Task description: Line by line, repeat the data below exactly, beginning at the first line and ending at the line with "BERTELAGAH: Pemain Colombia". Omit pictures.
Records for this exercise section start
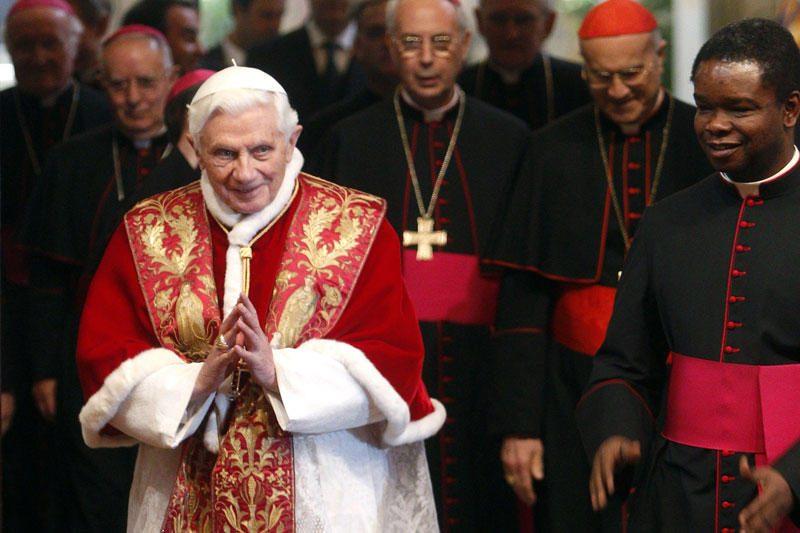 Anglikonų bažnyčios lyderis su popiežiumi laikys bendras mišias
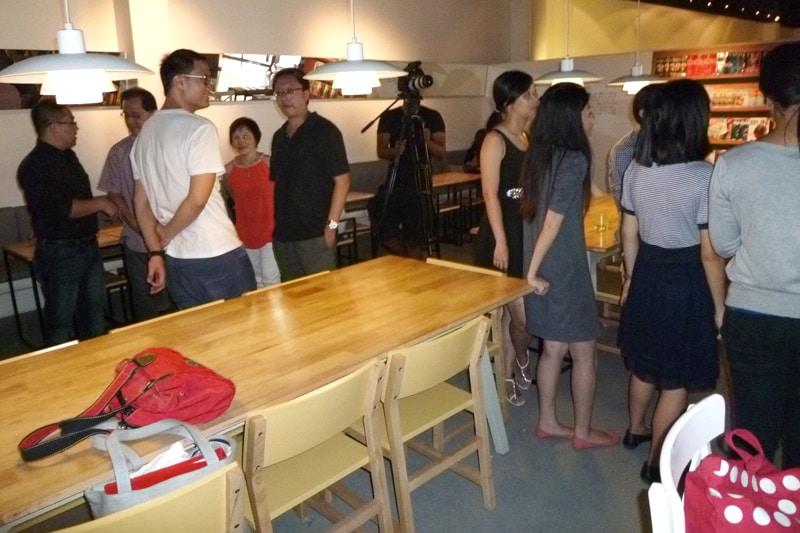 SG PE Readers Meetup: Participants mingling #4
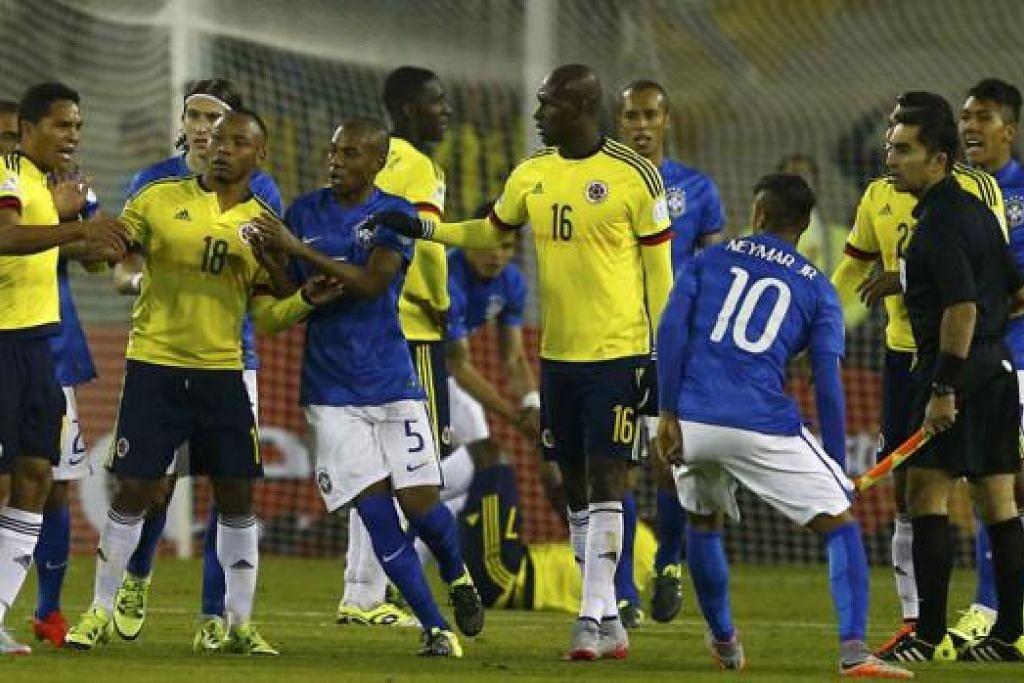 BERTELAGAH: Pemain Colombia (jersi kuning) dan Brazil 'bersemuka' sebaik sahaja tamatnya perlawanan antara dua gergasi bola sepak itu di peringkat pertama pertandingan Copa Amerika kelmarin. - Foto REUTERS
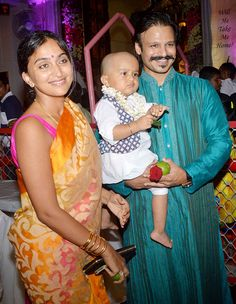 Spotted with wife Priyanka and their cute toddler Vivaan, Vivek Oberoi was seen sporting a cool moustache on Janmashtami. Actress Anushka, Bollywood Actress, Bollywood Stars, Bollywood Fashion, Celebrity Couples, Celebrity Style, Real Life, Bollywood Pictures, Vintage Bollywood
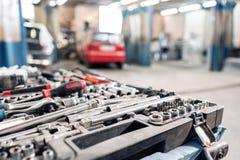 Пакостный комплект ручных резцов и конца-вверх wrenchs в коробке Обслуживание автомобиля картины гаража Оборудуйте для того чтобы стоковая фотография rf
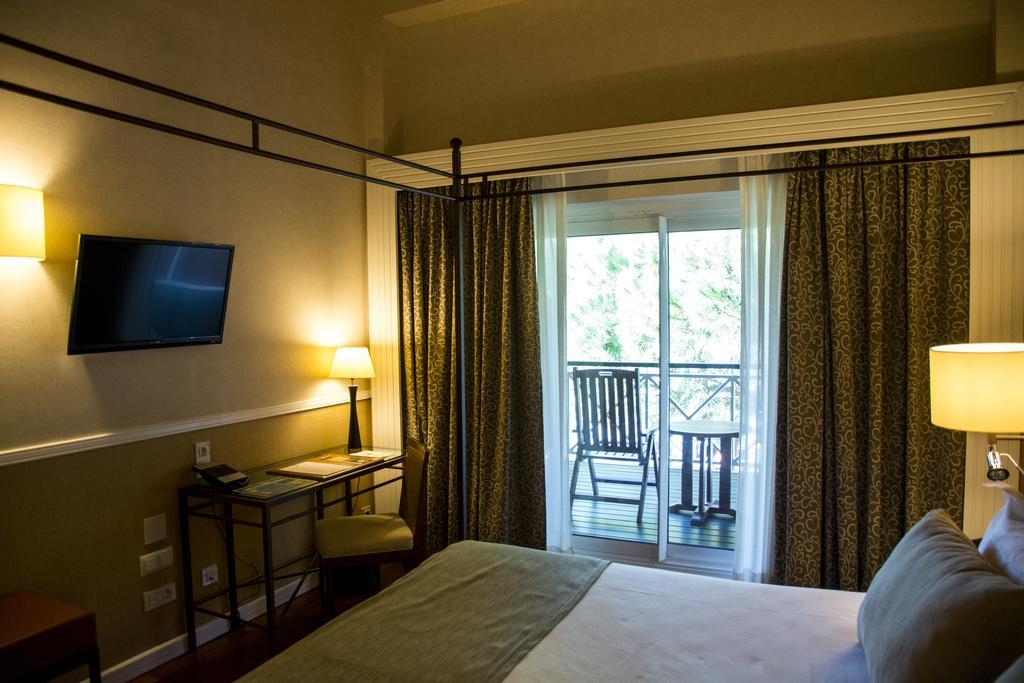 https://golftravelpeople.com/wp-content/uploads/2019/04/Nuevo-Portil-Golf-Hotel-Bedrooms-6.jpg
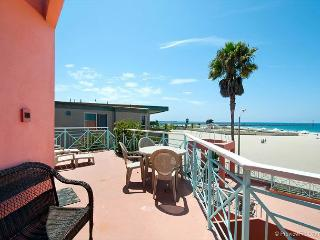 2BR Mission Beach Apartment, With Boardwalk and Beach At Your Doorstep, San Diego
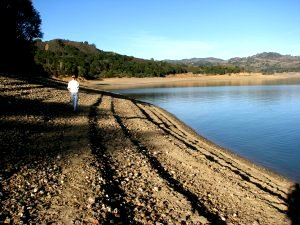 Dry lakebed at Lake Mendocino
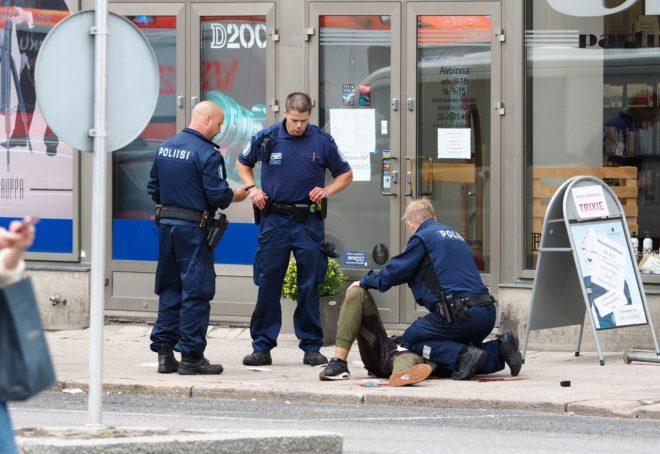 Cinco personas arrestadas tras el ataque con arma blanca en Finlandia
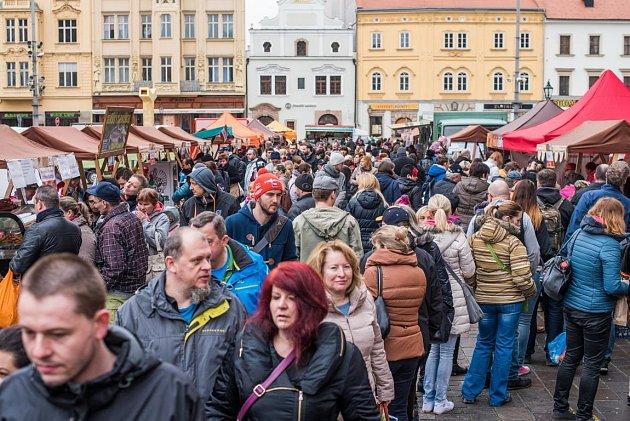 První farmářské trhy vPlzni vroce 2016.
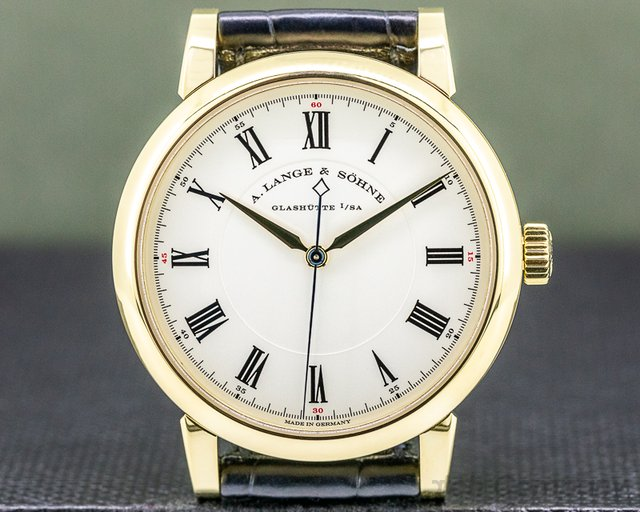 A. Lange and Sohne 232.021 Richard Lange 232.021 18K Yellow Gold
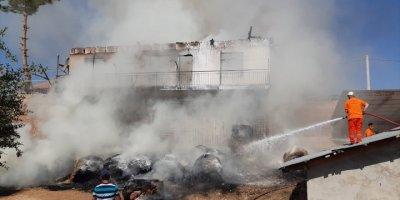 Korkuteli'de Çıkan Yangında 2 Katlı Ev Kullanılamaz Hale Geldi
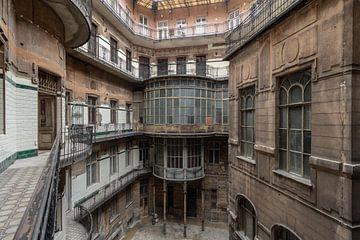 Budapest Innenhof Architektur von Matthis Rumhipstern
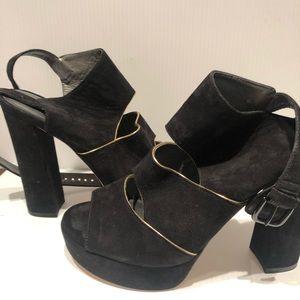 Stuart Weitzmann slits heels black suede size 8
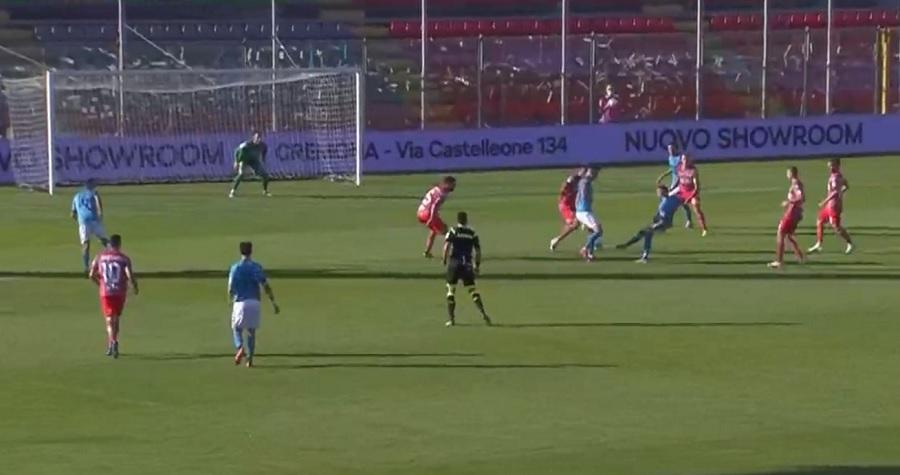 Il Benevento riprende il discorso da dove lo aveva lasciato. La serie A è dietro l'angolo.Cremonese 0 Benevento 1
Records for this exercise section end
Solution to the exercise:
 Anglikonų bažnyčios lyderis su popiežiumi laikys bendras mišias
 SG PE Readers Meetup: Participants mingling #4
 BERTELAGAH: Pemain Colombia (jersi kuning) dan Brazil 'bersemuka' sebaik sahaja tamatnya perlawanan antara dua gergasi bola sepak itu di peringkat pertama pertandingan Copa Amerika kelmarin. - Foto REUTERS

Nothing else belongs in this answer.